Le bon itinéraire dépend surtout de votre usage
- Mappy est l’une des rares solutions à proposer directement un mode trottinette.
- Géovélo convient très bien aux trajets urbains grâce à ses options de sécurité et de confort.
- Google Maps reste pratique pour comparer rapidement plusieurs itinéraires, mais ses propositions doivent être contrôlées.
- Komoot est intéressant pour les longues balades, les sorties périphériques et le dénivelé.
- Prévoyez au moins 30 % de batterie de réserve sur un trajet inconnu ou vallonné.
- En France, la vitesse maximale autorisée est de 25 km/h et l’assurance responsabilité civile est obligatoire.
Quelle application choisir pour calculer un trajet en trottinette
Je ne cherche pas forcément l’application qui affiche le temps le plus court. Pour une trottinette électrique, la qualité du parcours compte davantage que quelques minutes gagnées. Une rue très fréquentée, une intersection compliquée ou une piste cyclable interrompue peuvent rendre un itinéraire théoriquement rapide beaucoup moins agréable.
Le choix dépend donc de votre situation. Pour un déplacement quotidien en ville, je privilégie une application qui connaît bien les aménagements cyclables. Pour une balade, je regarde plutôt le revêtement, le dénivelé et la possibilité de télécharger la carte. Pour une trottinette en libre-service, l’application du loueur ajoute les informations essentielles sur les zones de circulation et de stationnement.
| Application ou solution | Usage le plus pertinent | Atouts | Limites |
|---|---|---|---|
| Mappy | Trajet urbain direct | Mode trottinette identifié, comparaison des itinéraires, informations routières | La qualité du parcours dépend fortement des données locales |
| Géovélo | Trajet sécurisé en ville | Pistes cyclables, options rapide ou sécurisé, personnalisation du parcours | Conçu d’abord pour le vélo, certains détours peuvent sembler longs |
| Google Maps | Recherche rapide d’un point à un autre | Adresses très complètes, comparaison avec les transports et le vélo | Peut proposer des passages peu adaptés à une trottinette |
| Komoot | Balade ou trajet avec dénivelé | Planification détaillée, étapes, profils de parcours, cartes hors ligne selon l’offre | Plus riche, mais parfois moins rapide à configurer |
| Application du loueur | Trottinette en libre-service | Disponibilité des véhicules, zone de service, stationnement autorisé | Navigation souvent secondaire et limitée au périmètre du service |
Pour un usage régulier, mon choix va généralement à Géovélo pour la sécurité et à Mappy lorsque je veux obtenir rapidement un itinéraire explicitement prévu pour une trottinette. Je garde Google Maps comme outil de vérification, pas comme arbitre absolu. Cette combinaison permet souvent de repérer un détour inutile ou, au contraire, une rue que la première application a mal interprétée.

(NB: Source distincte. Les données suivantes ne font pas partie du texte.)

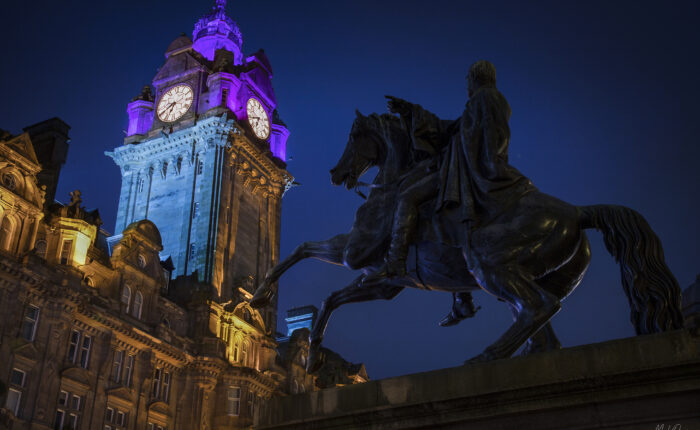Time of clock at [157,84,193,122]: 6:40
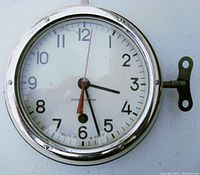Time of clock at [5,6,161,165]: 3:27
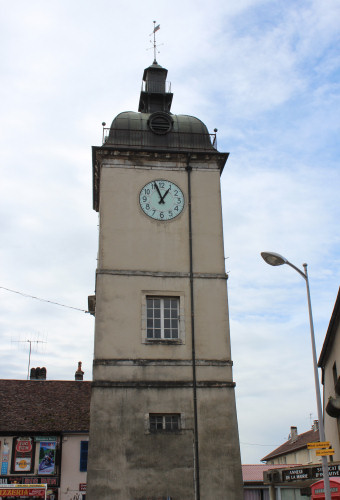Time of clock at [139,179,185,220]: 12:56
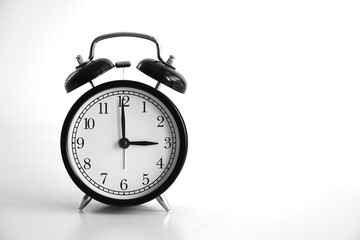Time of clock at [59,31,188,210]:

Les fonctions qui font vraiment la différence
Une application utile ne doit pas seulement donner une ligne bleue sur une carte. Je vérifie d’abord si elle distingue les pistes cyclables, les bandes cyclables, les voies vertes et les rues ordinaires. Cette précision change complètement l’expérience, surtout dans les centres-villes où une piste peut disparaître au milieu d’un carrefour.
Un mode rapide ne suffit pas
Les meilleurs outils proposent plusieurs profils. Le mode rapide réduit la distance ou le temps, tandis que le mode sécurisé accepte parfois quelques minutes supplémentaires pour éviter les grands axes. Dans mon expérience, un détour de 5 à 10 minutes est souvent un excellent compromis lorsqu’il évite une avenue très passante ou une succession de ronds-points.

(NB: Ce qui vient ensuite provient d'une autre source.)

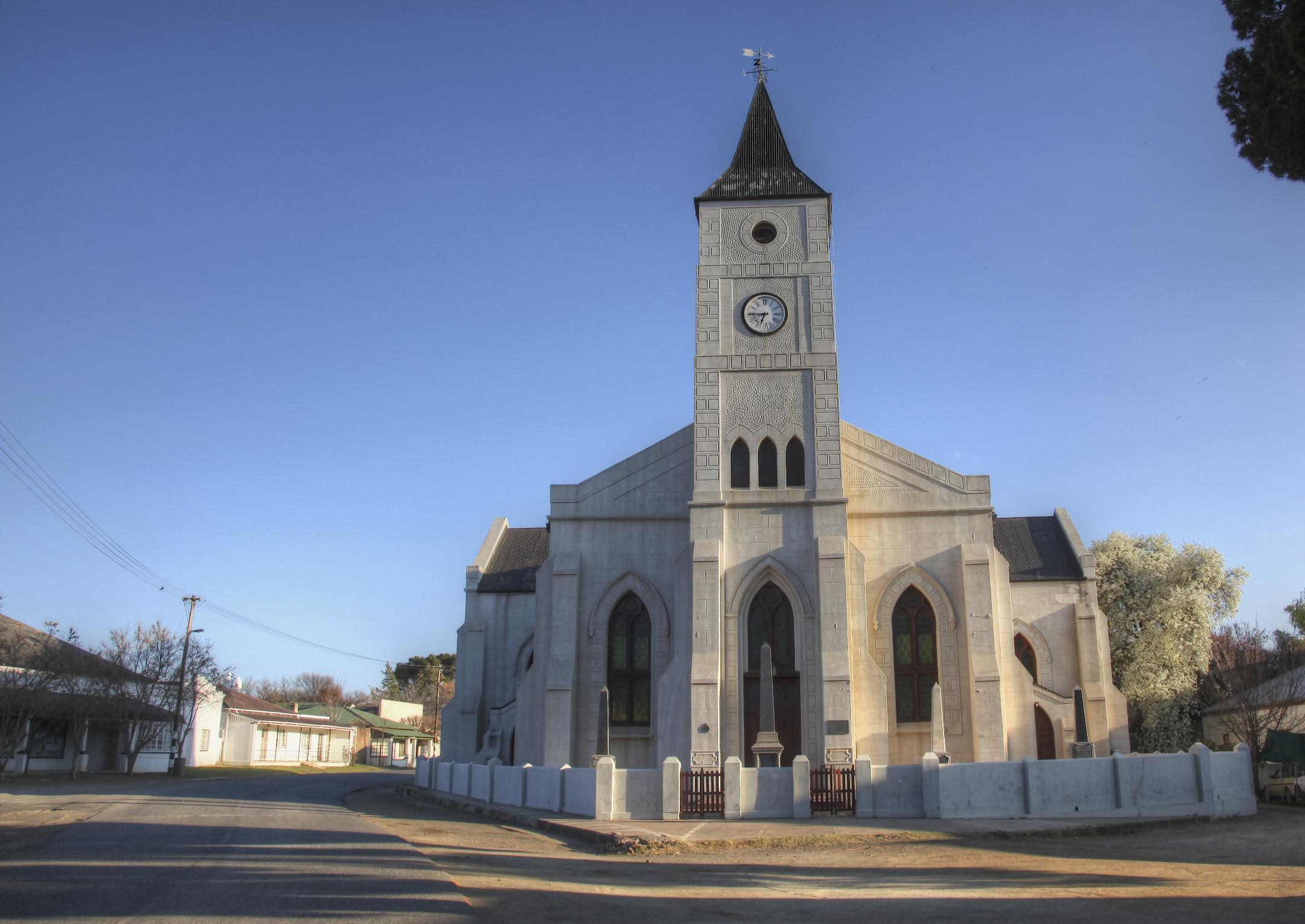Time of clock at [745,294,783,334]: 6:45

Le dénivelé et le revêtement
La pente est souvent sous-estimée par les utilisateurs. Une montée courte mais raide peut consommer davantage de batterie qu’un long tronçon plat, tandis qu’un chemin pavé devient vite inconfortable avec de petites roues. Komoot et Géovélo donnent des indications utiles sur le profil du parcours, mais je regarde aussi la carte satellite et les photos lorsque le trajet sort des zones urbaines.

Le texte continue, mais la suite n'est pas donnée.